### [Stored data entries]
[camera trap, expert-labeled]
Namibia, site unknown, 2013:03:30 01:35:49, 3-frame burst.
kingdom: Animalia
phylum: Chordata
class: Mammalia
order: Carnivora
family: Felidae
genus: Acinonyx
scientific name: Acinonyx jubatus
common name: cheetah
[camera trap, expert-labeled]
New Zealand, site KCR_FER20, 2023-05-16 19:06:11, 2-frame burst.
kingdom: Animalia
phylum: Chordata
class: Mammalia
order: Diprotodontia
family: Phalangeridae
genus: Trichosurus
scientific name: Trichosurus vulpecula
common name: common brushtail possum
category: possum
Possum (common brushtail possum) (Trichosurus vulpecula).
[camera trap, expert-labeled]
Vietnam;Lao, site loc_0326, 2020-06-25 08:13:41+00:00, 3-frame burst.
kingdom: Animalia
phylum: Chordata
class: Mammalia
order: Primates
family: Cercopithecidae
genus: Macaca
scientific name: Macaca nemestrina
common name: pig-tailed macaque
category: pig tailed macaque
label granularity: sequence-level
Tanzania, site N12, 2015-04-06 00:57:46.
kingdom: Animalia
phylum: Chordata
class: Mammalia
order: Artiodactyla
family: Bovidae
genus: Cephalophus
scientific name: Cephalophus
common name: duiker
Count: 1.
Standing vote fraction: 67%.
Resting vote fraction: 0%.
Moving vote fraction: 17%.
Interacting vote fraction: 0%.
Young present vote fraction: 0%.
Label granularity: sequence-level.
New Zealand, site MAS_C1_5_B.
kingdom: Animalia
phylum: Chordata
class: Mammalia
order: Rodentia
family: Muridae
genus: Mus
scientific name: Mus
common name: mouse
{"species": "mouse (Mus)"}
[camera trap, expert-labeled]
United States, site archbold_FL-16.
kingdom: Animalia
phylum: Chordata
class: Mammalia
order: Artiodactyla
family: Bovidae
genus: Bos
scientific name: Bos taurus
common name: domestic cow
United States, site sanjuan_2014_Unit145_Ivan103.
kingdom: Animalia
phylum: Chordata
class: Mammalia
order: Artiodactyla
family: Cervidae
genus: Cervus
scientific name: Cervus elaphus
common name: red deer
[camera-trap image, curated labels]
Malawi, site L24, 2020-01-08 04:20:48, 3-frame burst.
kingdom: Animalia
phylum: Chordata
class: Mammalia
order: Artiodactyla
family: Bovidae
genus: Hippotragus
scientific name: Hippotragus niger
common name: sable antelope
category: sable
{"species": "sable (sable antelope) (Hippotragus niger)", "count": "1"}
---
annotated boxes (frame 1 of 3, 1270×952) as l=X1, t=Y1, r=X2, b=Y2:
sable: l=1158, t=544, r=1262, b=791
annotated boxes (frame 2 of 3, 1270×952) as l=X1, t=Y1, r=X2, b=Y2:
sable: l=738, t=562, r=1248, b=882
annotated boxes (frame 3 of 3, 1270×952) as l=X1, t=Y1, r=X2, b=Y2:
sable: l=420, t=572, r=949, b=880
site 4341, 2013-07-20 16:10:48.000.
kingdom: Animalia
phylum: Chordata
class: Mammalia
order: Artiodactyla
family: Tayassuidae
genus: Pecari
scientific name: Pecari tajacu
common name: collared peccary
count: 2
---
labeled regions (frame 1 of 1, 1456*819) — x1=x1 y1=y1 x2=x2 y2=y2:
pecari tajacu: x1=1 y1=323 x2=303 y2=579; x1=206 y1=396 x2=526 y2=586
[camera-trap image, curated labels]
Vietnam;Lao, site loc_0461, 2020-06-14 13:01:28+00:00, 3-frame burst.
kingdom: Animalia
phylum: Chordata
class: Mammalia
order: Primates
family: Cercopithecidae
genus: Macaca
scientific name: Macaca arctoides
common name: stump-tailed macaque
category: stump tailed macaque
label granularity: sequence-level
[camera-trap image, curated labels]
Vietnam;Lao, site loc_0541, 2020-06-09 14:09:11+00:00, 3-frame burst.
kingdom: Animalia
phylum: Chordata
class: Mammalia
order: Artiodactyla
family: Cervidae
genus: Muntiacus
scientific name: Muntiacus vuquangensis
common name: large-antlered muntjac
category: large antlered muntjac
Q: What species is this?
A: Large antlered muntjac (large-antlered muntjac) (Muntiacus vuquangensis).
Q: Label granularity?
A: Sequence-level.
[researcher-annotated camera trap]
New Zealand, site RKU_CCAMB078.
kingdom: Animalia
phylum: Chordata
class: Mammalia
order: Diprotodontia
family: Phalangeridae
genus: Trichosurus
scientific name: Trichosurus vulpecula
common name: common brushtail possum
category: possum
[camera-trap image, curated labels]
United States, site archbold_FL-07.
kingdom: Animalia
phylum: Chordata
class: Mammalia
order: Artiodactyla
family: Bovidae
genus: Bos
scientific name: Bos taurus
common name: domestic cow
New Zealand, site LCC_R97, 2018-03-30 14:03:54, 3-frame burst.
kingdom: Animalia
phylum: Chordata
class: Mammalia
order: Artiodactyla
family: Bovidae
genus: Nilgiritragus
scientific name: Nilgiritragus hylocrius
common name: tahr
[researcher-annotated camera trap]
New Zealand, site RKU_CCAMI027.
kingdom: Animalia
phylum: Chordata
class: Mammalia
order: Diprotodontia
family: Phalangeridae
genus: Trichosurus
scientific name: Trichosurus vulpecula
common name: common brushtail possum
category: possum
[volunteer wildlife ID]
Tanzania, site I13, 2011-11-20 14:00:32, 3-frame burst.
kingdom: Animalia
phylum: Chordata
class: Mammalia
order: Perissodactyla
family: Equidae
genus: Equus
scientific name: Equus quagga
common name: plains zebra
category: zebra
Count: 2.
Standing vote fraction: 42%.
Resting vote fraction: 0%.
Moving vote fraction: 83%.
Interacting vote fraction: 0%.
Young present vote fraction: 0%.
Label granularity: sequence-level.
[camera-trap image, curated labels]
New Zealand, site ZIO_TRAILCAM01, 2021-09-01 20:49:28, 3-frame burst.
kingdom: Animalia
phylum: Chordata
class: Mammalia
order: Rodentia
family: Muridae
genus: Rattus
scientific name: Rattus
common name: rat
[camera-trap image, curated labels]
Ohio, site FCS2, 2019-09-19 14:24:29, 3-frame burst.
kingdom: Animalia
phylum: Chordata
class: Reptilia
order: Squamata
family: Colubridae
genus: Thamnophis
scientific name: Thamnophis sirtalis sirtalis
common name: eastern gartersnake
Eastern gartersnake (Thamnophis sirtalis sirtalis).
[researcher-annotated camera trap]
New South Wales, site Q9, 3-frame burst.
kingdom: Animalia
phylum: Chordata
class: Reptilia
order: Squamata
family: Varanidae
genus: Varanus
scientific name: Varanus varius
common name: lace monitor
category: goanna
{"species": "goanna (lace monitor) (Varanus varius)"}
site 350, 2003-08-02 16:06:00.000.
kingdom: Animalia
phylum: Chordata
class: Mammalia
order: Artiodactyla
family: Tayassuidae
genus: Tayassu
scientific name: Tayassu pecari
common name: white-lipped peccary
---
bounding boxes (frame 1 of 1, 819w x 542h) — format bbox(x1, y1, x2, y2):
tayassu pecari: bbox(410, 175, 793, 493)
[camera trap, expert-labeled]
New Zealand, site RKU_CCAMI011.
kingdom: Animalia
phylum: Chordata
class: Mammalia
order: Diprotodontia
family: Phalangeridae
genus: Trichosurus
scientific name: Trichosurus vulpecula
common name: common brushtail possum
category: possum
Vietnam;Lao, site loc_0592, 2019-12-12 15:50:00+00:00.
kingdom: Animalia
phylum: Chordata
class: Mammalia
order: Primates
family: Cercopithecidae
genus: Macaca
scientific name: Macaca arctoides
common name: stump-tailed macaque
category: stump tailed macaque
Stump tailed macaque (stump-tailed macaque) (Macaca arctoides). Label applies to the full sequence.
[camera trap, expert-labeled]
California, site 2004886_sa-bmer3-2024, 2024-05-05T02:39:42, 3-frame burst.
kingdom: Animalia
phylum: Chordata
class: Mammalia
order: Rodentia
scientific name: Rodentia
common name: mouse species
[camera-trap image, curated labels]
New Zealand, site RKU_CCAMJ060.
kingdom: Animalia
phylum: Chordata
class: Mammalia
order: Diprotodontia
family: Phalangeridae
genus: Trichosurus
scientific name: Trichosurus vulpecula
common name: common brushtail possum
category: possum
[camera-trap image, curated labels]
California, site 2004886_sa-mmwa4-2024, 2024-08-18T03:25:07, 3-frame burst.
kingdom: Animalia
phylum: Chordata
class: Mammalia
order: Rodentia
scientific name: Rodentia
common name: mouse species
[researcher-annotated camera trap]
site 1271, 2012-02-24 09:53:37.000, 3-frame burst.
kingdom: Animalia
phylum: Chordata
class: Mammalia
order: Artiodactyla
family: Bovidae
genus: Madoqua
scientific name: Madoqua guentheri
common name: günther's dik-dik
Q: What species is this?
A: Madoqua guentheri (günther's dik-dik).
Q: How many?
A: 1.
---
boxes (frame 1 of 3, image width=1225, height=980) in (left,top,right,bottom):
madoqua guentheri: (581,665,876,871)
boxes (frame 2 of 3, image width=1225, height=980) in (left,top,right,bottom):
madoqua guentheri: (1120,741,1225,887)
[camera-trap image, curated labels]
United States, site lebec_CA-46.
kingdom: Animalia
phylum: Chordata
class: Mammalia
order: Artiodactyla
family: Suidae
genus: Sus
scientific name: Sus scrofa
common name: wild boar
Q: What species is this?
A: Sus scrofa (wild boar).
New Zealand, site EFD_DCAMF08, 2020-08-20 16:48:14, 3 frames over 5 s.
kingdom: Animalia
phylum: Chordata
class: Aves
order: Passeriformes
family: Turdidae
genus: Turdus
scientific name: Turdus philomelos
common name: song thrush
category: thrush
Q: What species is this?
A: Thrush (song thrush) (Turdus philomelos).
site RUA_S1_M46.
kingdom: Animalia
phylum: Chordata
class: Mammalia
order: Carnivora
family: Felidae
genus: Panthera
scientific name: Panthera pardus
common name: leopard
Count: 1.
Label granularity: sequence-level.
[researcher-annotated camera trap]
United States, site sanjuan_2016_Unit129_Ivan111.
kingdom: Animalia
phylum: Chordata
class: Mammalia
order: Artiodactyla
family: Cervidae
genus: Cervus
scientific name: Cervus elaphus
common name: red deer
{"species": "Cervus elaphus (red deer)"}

### [WHAT YOU WILL DO]
Within the data above, the span starting at the line containing "Moving vote fraction: 83%." and ending at the line containing "common name: lace monitor" is to be retyped exactly, with no other lines.

### [EXERCISE OUTPUT]
Moving vote fraction: 83%.
Interacting vote fraction: 0%.
Young present vote fraction: 0%.
Label granularity: sequence-level.
[camera-trap image, curated labels]
New Zealand, site ZIO_TRAILCAM01, 2021-09-01 20:49:28, 3-frame burst.
kingdom: Animalia
phylum: Chordata
class: Mammalia
order: Rodentia
family: Muridae
genus: Rattus
scientific name: Rattus
common name: rat
[camera-trap image, curated labels]
Ohio, site FCS2, 2019-09-19 14:24:29, 3-frame burst.
kingdom: Animalia
phylum: Chordata
class: Reptilia
order: Squamata
family: Colubridae
genus: Thamnophis
scientific name: Thamnophis sirtalis sirtalis
common name: eastern gartersnake
Eastern gartersnake (Thamnophis sirtalis sirtalis).
[researcher-annotated camera trap]
New South Wales, site Q9, 3-frame burst.
kingdom: Animalia
phylum: Chordata
class: Reptilia
order: Squamata
family: Varanidae
genus: Varanus
scientific name: Varanus varius
common name: lace monitor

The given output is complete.